# Salt water



## Trillion (May 10, 2004)

Is it me or does salt water evaporate quick as hell?

It seems like to me I have to lower my over flow box a little it more every day because it keeps getting so fuc+$ng low?

Am I missing something?

Can I do something to prevent this.

I don't like topping off with tap water though, just from a 1st time bad experience.
I'm sure u understand.
is there ay thing else I can do?


----------



## rchan11 (May 6, 2004)

Water will evaporate if you're using alot of wattage and open top. Only water will evaporate, not salt. I don't have auto top off, I add RO water daily to prevent salt buildup in the tank.


----------



## andiruleu (Jun 10, 2005)

have the top covered...


----------



## Trillion (May 10, 2004)

ok, sounds good I don't have my top covered ill cover it up tonight for sure.

But what is RO water?

Thanks guys that helps sooo much!


----------



## rchan11 (May 6, 2004)

RO water=reverse osmosis

If you cover up your tank, the water temp will rise during the day with lights on.


----------



## Trillion (May 10, 2004)

rchan11 said:


> RO water=reverse osmosis
> 
> If you cover up your tank, the water temp will rise during the day with lights on.


 cool RO, 
good advice guys I'm gonna cover my tank to night beforei turn of the lights

thanks

wish I had some ro water


----------



## rchan11 (May 6, 2004)

You can buy RO at LFS or get yourself a RO/DI unit and make your own.


----------



## Trillion (May 10, 2004)

rchan11 said:


> You can buy RO at LFS or get yourself a RO/DI unit and make your own.

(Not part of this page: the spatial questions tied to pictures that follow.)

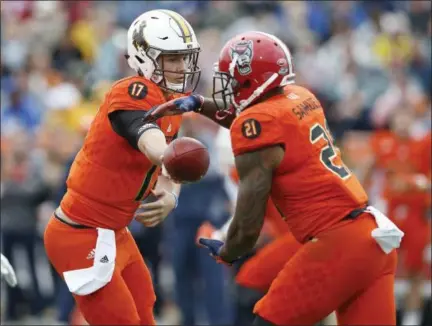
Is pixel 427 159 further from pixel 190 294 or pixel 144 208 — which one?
pixel 144 208

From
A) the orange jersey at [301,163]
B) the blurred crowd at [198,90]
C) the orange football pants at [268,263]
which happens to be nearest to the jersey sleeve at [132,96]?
the orange jersey at [301,163]

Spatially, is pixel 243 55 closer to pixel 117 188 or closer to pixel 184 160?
pixel 184 160

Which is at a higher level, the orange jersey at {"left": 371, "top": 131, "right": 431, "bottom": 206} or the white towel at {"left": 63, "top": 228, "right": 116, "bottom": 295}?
the white towel at {"left": 63, "top": 228, "right": 116, "bottom": 295}

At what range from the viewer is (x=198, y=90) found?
1200cm

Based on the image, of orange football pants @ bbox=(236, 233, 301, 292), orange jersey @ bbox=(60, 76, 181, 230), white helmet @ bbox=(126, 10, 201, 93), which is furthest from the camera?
orange football pants @ bbox=(236, 233, 301, 292)

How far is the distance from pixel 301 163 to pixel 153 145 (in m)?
0.70

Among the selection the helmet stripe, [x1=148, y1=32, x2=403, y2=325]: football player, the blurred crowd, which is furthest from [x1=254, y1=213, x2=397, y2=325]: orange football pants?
the blurred crowd

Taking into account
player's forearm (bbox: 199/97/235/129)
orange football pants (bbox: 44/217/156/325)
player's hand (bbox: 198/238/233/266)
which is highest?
player's forearm (bbox: 199/97/235/129)

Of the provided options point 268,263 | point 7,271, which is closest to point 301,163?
point 7,271

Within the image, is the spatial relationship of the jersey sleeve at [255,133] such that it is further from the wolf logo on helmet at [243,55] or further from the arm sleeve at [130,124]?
the arm sleeve at [130,124]

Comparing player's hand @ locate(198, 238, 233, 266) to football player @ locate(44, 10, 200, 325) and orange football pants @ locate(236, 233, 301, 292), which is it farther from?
orange football pants @ locate(236, 233, 301, 292)

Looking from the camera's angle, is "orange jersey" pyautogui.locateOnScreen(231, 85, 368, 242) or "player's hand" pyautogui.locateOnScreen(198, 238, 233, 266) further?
"player's hand" pyautogui.locateOnScreen(198, 238, 233, 266)

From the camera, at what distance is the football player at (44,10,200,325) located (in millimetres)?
6145

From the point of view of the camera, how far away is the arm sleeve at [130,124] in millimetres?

 ill probably build my own cause I think the LFS price for the unit is like 165 bucks

what all would I need to build one, or would it be cheaper to just buy one?


----------



## rchan11 (May 6, 2004)

Trillion said:


> You can buy RO at LFS or get yourself a RO/DI unit and make your own.


 ill probably build my own cause I think the LFS price for the unit is like 165 bucks

what all would I need to build one, or would it be cheaper to just buy one?
[/quote]
I bought a 5 stage RO/DI on Ebay for $100.


----------



## Raptor (Jan 3, 2003)

Sorry trillion but youre not going to be able to build one.








You could buy each part and assemble it but it would probably end up costing ya more.


----------



## Trillion (May 10, 2004)

that's kool rap, ill buy one sooner or later probably anyway!

thanks


----------



## illnino (Mar 6, 2004)

theyre only $70 on ebay.


----------



## Guest (Apr 13, 2006)

Or just buy RO water from a water store...you know, the kind you put on on top of water coolers. It's like $0.25 a gallon.


----------



## Trillion (May 10, 2004)

Hell ill just buy it from the store then.

I'm sure in the long run it would be cheaper o build a diy, or buy the system though, but for now ill just use a tap water conditioner.

Y not?


----------



## rbp 4 135 (Mar 2, 2004)

you can't diy a rodi system. also lets figure this out. i assume that about a total of + or - fifteen gallons a week is going to evaporate form your systems, plus anoter 20 for water changes. 
so around 35 total gallons per week you will be using. so 35 x 4 is 140. 140 X .25 is obvioulsy 35. so around 35 bucks permonth for water. Plus the pain of going to the store and lugging around those jugs. In 2 months you water bill would have paid for a rodi, and saved you all those trips to the store.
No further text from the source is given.